FESTA DEL CINEMA DI ROMA 12 - “Ferrari: Race to Immortality”


Nel documentario di Daryl Goodrich, la storia del quinquennio '55-'59, vincente e al contempo sfortunato.


FESTA DEL CINEMA DI ROMA 12 - “Ferrari: Race to Immortality”
Ferrari: Race to immortality
"La sfortuna in quanto tale non esiste. Le avversità sono piuttosto il risultato di quanto non abbiamo saputo o voluto pianificare". Parole proferite da Enzo Ferrari dinnanzi all'ennesima scomparsa per incidente automobilistico, di uno dei suoi piloti nella metà degli anni '50. Anni vissuti col piede sull'accelleratore, pronti a tutto pur di vincere un titolo, anche a sfidare la morte.

Questo aspetto, più che quelli tecnici e sportivi, sembrano aver mosso il regista Daryl Goodrich, autore della produzione inglese "Ferrari: Race to Immortality", che fa luce su quanto avvenne nel quinquennio '55-'59, vincente ma al contempo molto sfortunato per la Scuderia.

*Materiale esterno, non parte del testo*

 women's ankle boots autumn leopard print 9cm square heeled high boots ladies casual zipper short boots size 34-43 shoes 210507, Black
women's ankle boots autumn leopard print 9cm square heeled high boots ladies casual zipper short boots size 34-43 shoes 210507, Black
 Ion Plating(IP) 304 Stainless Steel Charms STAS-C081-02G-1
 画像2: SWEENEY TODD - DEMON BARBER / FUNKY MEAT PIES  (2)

Costruito attraverso un buon utilizzo del repertorio, sfruttato in modo dinamico e glam per calarsi meglio nella realtà di anni in cui i piloti riempivano le copertine dei giornali alla pari delle star del cinema, il regista si avvale di una serie di voci di testimoni del tempo al servizio delle immagini sportive o private dei "guerrieri" citati.

Tranne qualche raro accenno a Fangio, il film preferisce concentrarsi sugli altri fenomeni che rappresentavano ai tempi il "cavallino rampante", Eugenio Castellotti, Alfondo De Portago, Luigi Musso, Peter Colins e Mike Hawthorn. Ad accomunare i cinque piloti fu la propria fine,nel '57 Castellotti morto in una sessione di prove a Modena e De Portago durante la Mille Miglia, nel '58 Musso durante il gran premio di Francia e Collins in seguito ad un incidente sul circuito del Nürburgring, e nel '59 Hawthorn perdendo il controllo alla guida della sua Jaguar.

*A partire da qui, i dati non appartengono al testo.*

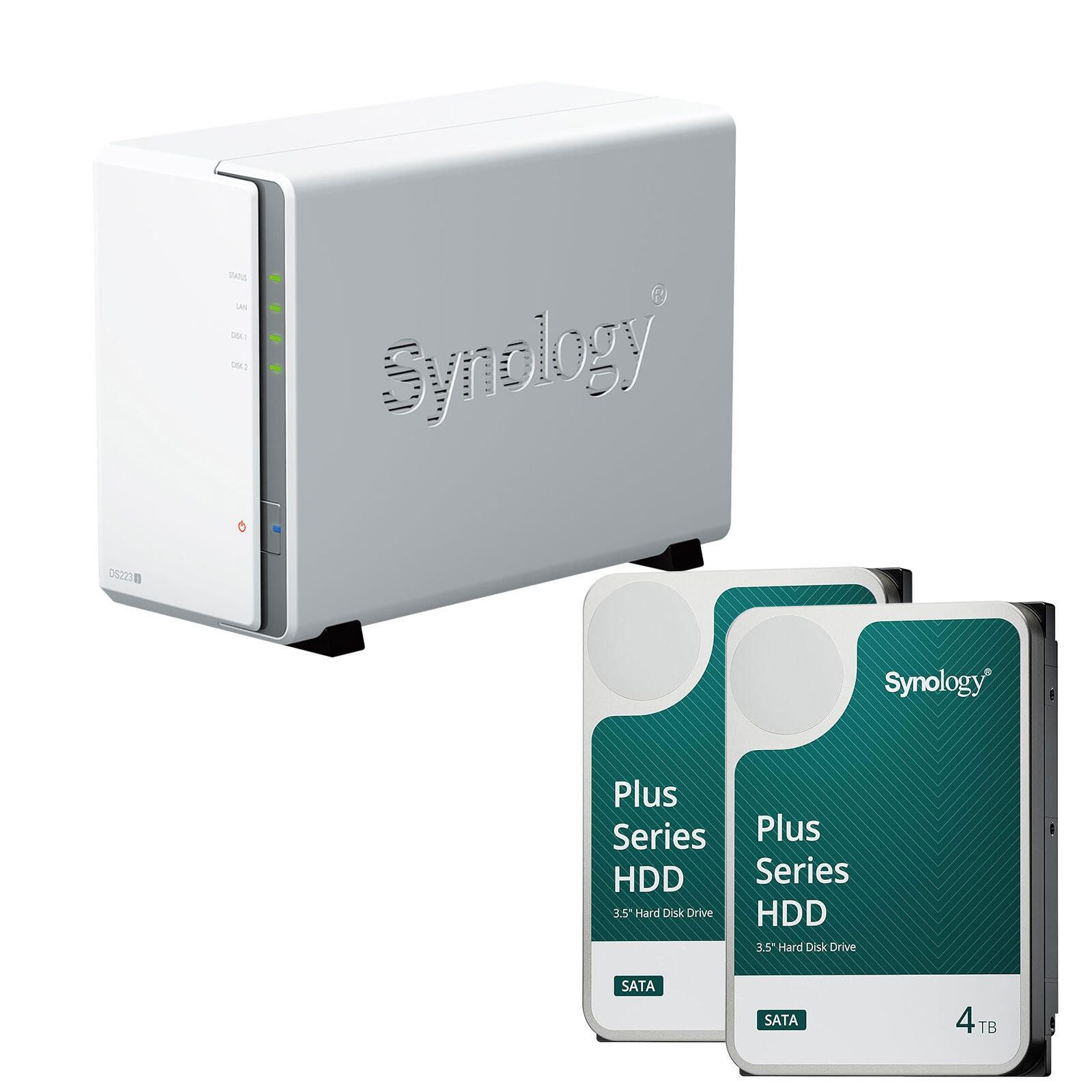 Synology Synology DS223J+ & Synology HAT3300-4T HDD-NAS-Festplatte
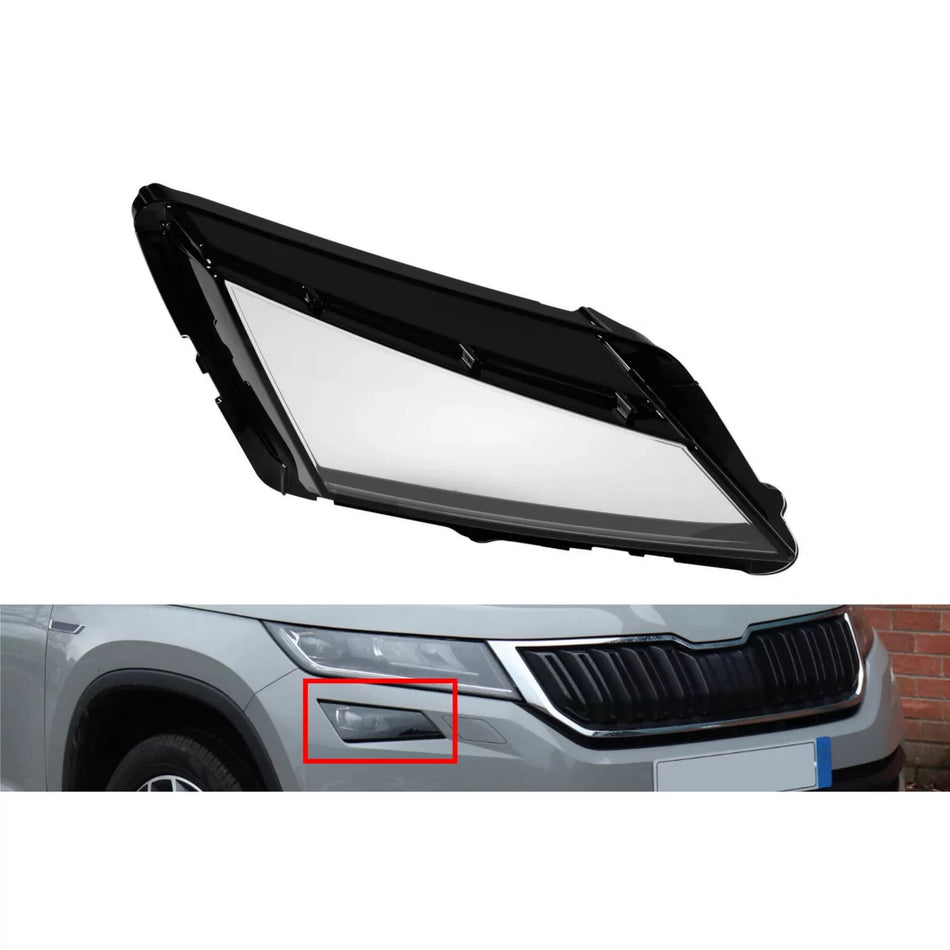 Vetro Faro Destro Anteriore per Skoda Kodiaq 2017-2020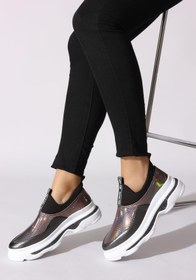 Resim Rovigo Siyah Platin Kadın Sneaker 504C-1001-S-02 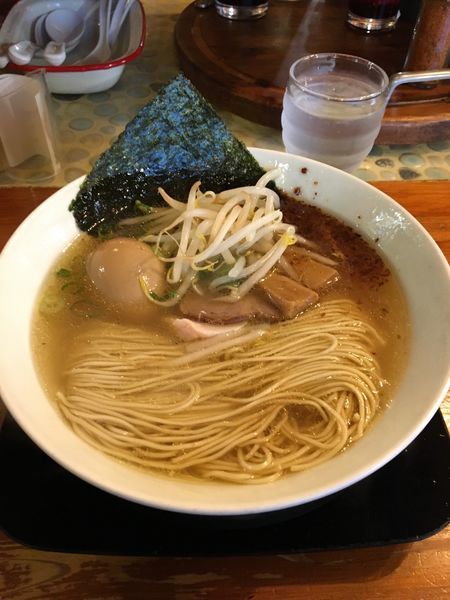 「味玉塩そば」@麺や食堂 本店の写真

Dietro a tutti i tristi accadimenti, da come Goodrich costruisce la narrazione, sembrerebbe quasi esserci un unico grande "responsabile", quell'Enzo Ferrari citato a più riprese attraverso dei virgolettati, che lo fanno apparire come un oracolo dispensatore di presagi di morte.

Da molti considerato un "dittatore", più affezionato alle sue macchine che ai suoi uomini, l'imprenditore modenese concepiva l'automobilismo solo in funzione della vittoria, ed è per questo che poco tollerava la presenza di donne al fianco dei piloti o tutto ciò che non riguardasse il lavoro, conscio del fatto che "la decadenza di un fuoriclasse inizia quando anteponi altri interessi allo sport".

Più che una "Race to Immortality", il film sembra così raccontare una "Final destination", aspetto drammaticamente interessante ai fini cinematografici, ma che finisce per oscurare quasi completamente il resto, apparendo quasi come un inutile e postumo "j'accuse" nei confronti di un uomo che cosntribuì a rendere grande uno sport fatto si di pericolo e morte, ma anche di tanto altro.